Lesson 2 Topic Modeling (45m) Theory: We will see what LDA is and how it can help to extract information from documents. We will also try different clustering techniques and implement a Non-negative Matrix factorization.

Exercise: Apply topic modeling techniques on a simple text.

Outcome: You will be able to apply to extract the main information from documents using topic modeling techniques.

Lesson 3 Text Classification (30m) Theory: We will learn how it’s possible to represent text and how a classifier can use this representation. We will use TF-Idf and experiment with a couple of supervised learning models.

Exercise: Build an NLP pipeline to perform classification.

Outcome: You will be able to solve a text classification problem end to end.

Lesson 4 Introduction to Deep Learning in NLP (45m) Theory: Understand word embedding, how it works, and how to use it. We will go through the main concepts behind word embedding and see some practical examples using the Gensim library.
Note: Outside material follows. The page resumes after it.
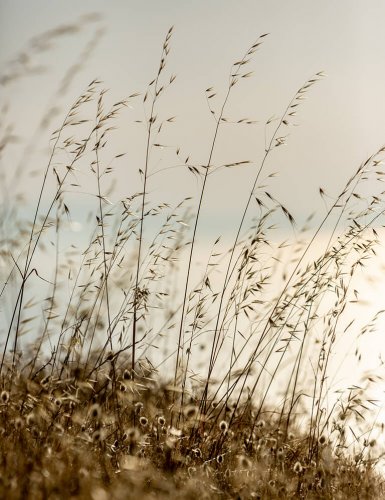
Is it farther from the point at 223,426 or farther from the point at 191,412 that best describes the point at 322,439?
the point at 191,412

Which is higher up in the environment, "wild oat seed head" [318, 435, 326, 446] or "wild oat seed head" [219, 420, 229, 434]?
"wild oat seed head" [318, 435, 326, 446]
Exercise: Leveraging python deep learning libraries to create an NLP pipeline for sentiment analysis.

Outcome: You will be able to use word embedding to perform any text classification task.

Lesson 5 Overview of Advanced Deep NLP (15m)

We will introduce the most recent development of Deep learning in NLP, in particular we will see how to leverage BERT and ELMo and their pre-trained models to solve NLP problems.